WHAT THIS TASK INVOLVES: Go to the line containing "South Africa, site F04, 2018-04-05 01:02:40." in the records below and print it and every following line exactly, on through the line containing "United States, site archbold_FL-22.", then stop.

THE RECORDS:
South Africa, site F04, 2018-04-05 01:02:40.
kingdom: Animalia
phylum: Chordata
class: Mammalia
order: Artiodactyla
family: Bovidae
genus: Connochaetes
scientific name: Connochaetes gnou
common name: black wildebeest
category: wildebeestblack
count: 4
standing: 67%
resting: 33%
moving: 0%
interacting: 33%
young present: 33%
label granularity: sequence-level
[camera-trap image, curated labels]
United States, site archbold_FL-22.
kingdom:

...

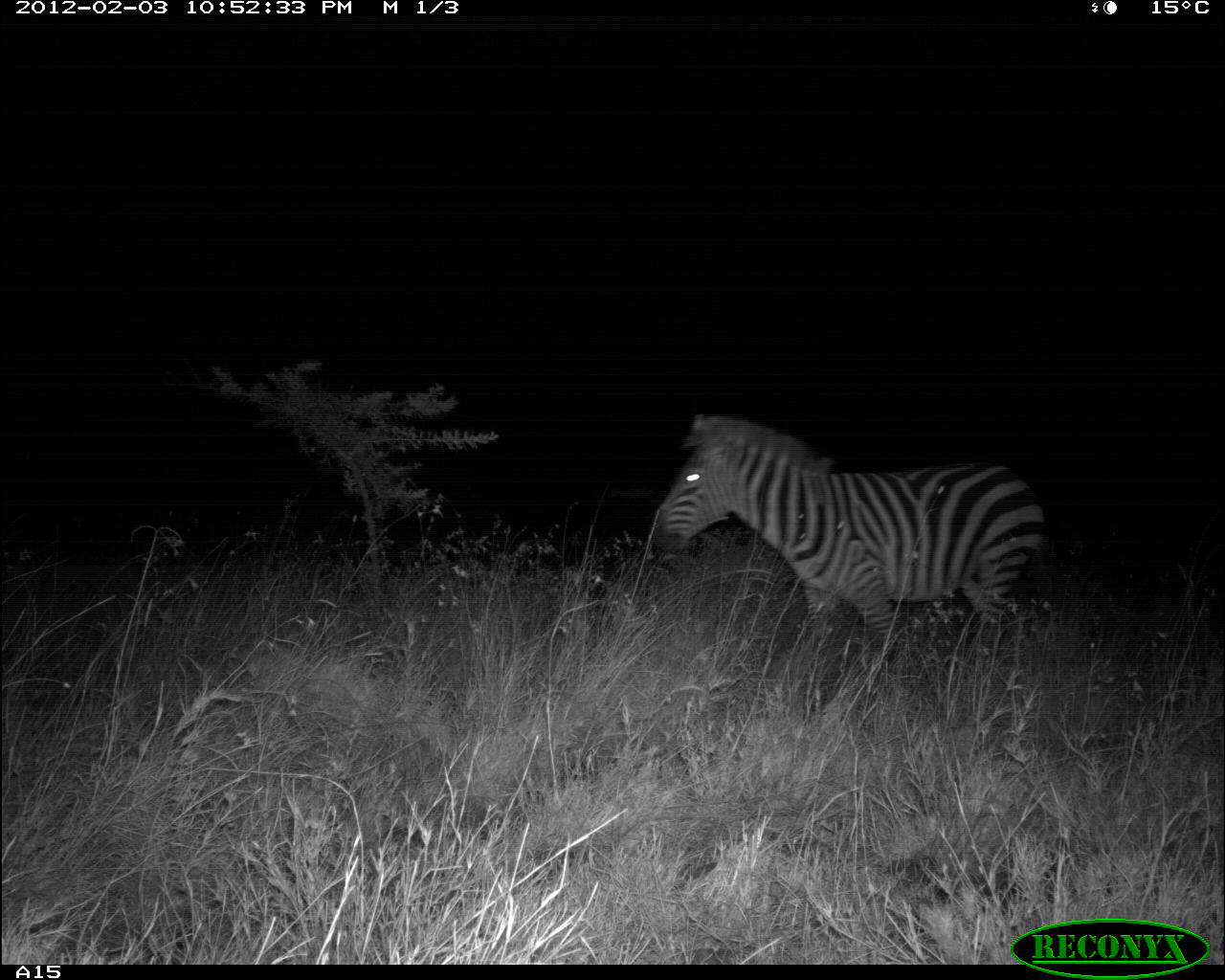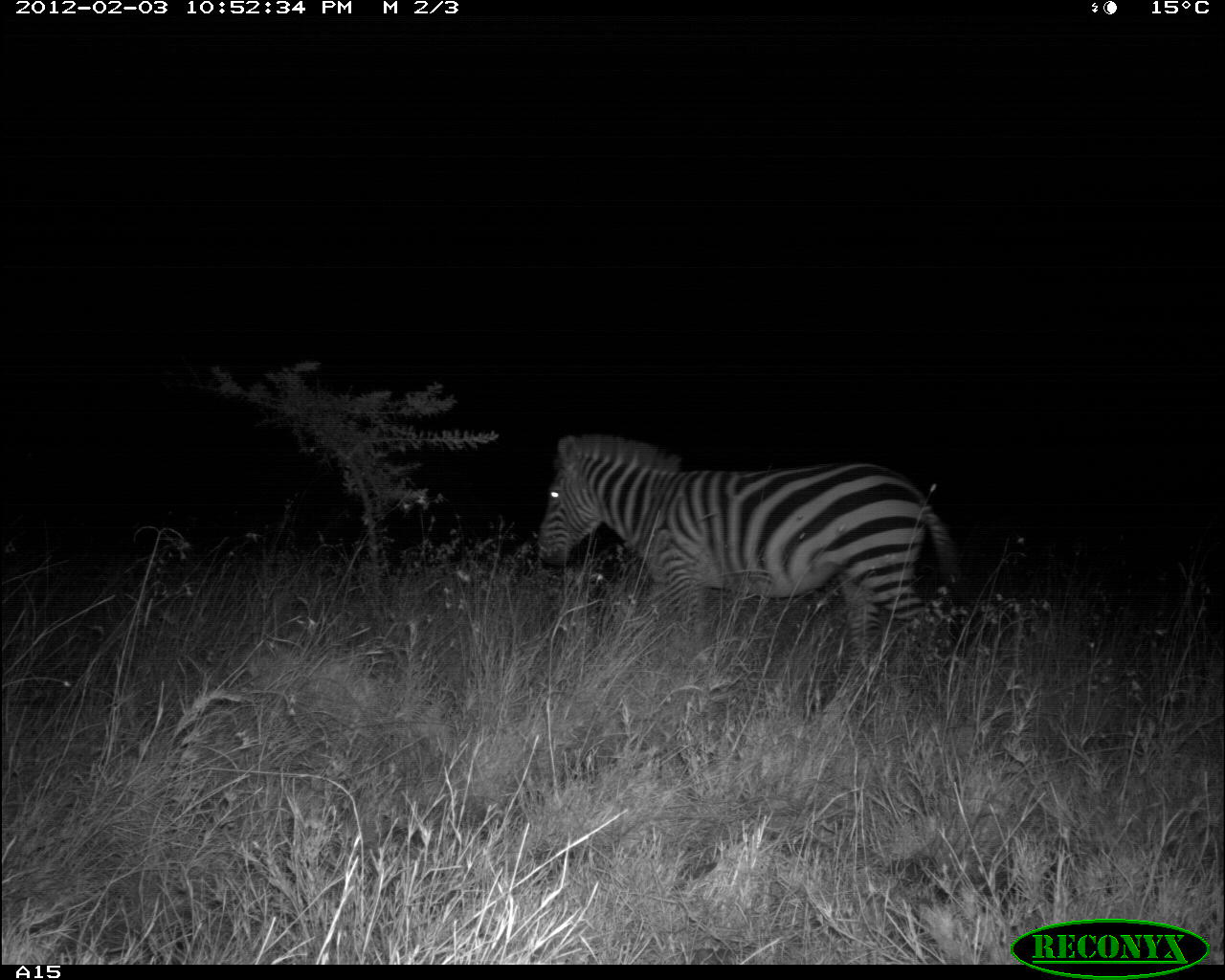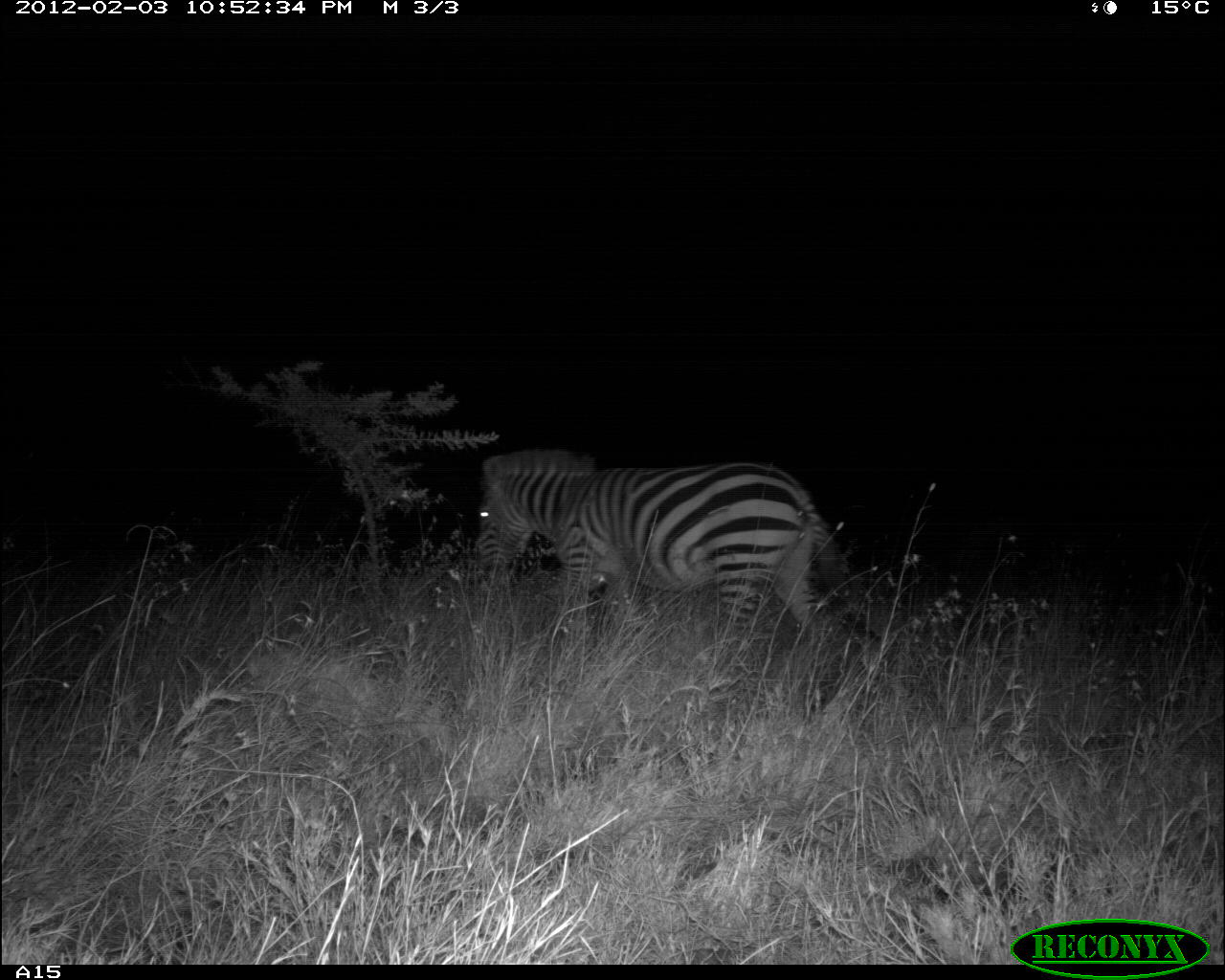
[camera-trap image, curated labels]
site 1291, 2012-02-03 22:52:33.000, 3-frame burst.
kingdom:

REPLY TO THE EXERCISE:
South Africa, site F04, 2018-04-05 01:02:40.
kingdom: Animalia
phylum: Chordata
class: Mammalia
order: Artiodactyla
family: Bovidae
genus: Connochaetes
scientific name: Connochaetes gnou
common name: black wildebeest
category: wildebeestblack
count: 4
standing: 67%
resting: 33%
moving: 0%
interacting: 33%
young present: 33%
label granularity: sequence-level
[camera-trap image, curated labels]
United States, site archbold_FL-22.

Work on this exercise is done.